Temperatura na szczytach Tatr spadła do około 6 stopni mrozu i wieje silny wiatr osiągający w porywach do 60 km/h, który może powodować zawieje i zamiecie śnieżne – informuje IMGW.
Synoptyk IMGW Grażyna Dąbrowska mówi, że kolejnych opadów należy spodziewać się w nocy, choć nie będą już tak intensywne. Prognozuje, że w Tatrach pokrywa śnieżna wzrośnie maksymalnie o trzy centymetry. Dodaje, że w poniedziałek odpadów śniegu należy spodziewać się w Sudetach, a konkretnie w Karkonoszach - wzrost pokrywy maksymalnie o cztery centymetry.
IMGW prognozuje opady śniegu również w nocy z poniedziałku na wtorek. Wtedy oprócz gór wystąpią one także w Polsce północnej i północno-wschodniej.
W Tatrach powyżej wysokości 1800 m n.p.m. obowiązuje pierwszy, najniższy stopień zagrożenia lawinowego. Oznacza to, że pokrywa śnieżna jest na ogół dobrze związana i stabilna, a wyzwolenie lawiny jest możliwe przy dużym obciążeniu dodatkowym w nielicznych miejscach, na bardzo stromych lub ekstremalnie stromych stokach.
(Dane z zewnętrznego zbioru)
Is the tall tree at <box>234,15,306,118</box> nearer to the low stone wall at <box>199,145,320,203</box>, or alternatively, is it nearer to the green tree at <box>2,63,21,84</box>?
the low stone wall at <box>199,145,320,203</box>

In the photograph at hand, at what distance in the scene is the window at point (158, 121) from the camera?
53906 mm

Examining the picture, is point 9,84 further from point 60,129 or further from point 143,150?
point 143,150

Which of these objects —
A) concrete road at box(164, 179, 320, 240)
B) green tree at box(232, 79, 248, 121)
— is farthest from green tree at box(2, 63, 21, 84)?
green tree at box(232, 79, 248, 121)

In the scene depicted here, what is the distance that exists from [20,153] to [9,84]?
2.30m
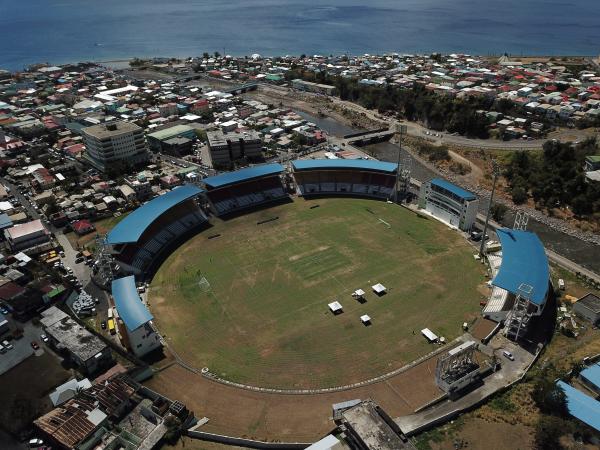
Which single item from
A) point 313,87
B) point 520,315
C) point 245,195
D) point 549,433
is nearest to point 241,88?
point 313,87

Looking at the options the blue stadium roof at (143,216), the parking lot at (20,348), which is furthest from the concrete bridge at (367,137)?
the parking lot at (20,348)

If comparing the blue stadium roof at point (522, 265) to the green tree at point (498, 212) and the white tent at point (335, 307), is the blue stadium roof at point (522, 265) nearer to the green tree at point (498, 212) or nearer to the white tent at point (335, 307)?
the green tree at point (498, 212)

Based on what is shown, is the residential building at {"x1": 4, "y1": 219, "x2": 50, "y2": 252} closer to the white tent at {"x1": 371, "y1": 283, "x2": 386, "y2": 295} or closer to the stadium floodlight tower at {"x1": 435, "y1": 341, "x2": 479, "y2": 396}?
the white tent at {"x1": 371, "y1": 283, "x2": 386, "y2": 295}

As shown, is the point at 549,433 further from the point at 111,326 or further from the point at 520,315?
the point at 111,326

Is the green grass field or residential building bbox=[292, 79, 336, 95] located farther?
residential building bbox=[292, 79, 336, 95]

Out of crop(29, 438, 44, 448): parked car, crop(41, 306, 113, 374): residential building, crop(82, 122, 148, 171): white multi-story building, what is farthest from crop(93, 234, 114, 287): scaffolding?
crop(82, 122, 148, 171): white multi-story building

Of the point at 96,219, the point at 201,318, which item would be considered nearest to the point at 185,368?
the point at 201,318
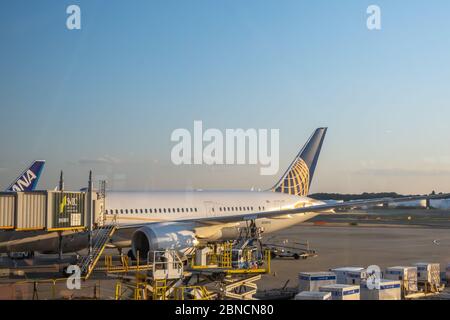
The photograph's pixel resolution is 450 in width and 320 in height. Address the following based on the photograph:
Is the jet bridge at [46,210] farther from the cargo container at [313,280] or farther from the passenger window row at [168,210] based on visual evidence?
the cargo container at [313,280]

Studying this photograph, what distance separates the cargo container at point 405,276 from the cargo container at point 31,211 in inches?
456

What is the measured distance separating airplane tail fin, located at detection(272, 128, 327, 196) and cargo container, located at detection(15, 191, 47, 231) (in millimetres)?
20168

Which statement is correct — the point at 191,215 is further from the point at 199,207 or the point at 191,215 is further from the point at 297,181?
the point at 297,181

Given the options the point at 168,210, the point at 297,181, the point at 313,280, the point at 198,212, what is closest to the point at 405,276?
the point at 313,280

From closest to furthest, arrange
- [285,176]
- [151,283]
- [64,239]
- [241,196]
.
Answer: [151,283] < [64,239] < [241,196] < [285,176]

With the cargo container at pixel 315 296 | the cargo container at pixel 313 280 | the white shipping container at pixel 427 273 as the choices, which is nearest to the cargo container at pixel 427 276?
the white shipping container at pixel 427 273

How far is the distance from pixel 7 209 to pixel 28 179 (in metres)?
14.3

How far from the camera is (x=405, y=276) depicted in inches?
758

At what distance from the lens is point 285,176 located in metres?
38.6

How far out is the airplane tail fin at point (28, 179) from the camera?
29930mm

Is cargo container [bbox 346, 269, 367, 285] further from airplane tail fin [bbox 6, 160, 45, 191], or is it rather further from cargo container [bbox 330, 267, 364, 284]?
airplane tail fin [bbox 6, 160, 45, 191]

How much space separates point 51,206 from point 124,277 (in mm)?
5429
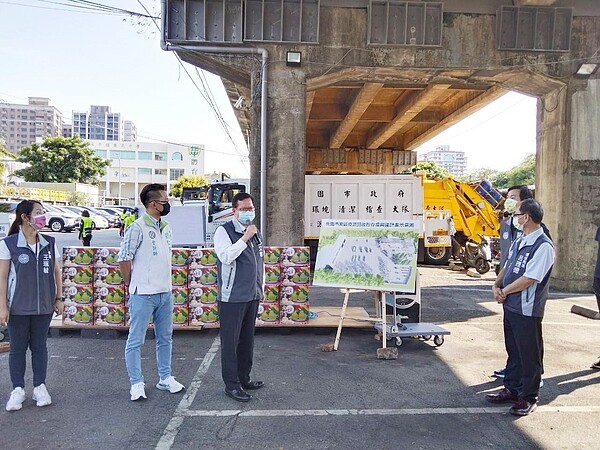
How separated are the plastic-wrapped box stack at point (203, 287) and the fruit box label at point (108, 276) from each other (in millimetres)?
1023

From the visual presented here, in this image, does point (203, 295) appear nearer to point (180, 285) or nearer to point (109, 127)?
point (180, 285)

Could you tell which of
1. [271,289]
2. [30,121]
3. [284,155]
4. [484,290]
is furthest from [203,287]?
[30,121]

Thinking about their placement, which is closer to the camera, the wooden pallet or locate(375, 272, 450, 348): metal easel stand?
locate(375, 272, 450, 348): metal easel stand

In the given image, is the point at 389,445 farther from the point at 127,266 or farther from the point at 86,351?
the point at 86,351

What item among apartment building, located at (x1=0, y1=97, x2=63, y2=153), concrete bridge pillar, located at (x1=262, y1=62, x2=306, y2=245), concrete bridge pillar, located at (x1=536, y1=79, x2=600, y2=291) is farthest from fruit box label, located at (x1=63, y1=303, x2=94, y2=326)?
apartment building, located at (x1=0, y1=97, x2=63, y2=153)

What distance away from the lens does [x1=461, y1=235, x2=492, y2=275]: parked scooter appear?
16.0m

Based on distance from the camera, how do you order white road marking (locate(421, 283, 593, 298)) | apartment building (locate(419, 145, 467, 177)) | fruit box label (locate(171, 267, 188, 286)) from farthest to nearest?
1. apartment building (locate(419, 145, 467, 177))
2. white road marking (locate(421, 283, 593, 298))
3. fruit box label (locate(171, 267, 188, 286))

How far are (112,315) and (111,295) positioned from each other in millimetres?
291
Możliwe jest samoistne schodzenie małych i średnich lawin.
Wybierając się w partie szczytowe gór, konieczne jest już posiadanie odpowiedniego sprzętu zimowego jak raki, czekan, kask oraz lawinowe ABC - to jest detektor, sonda i łopatka.
Kolej linowa na Kasprowy Wierch jest już od soboty czynna po jesiennym przeglądzie technicznym, który trwał od 30 października do 10 listopada.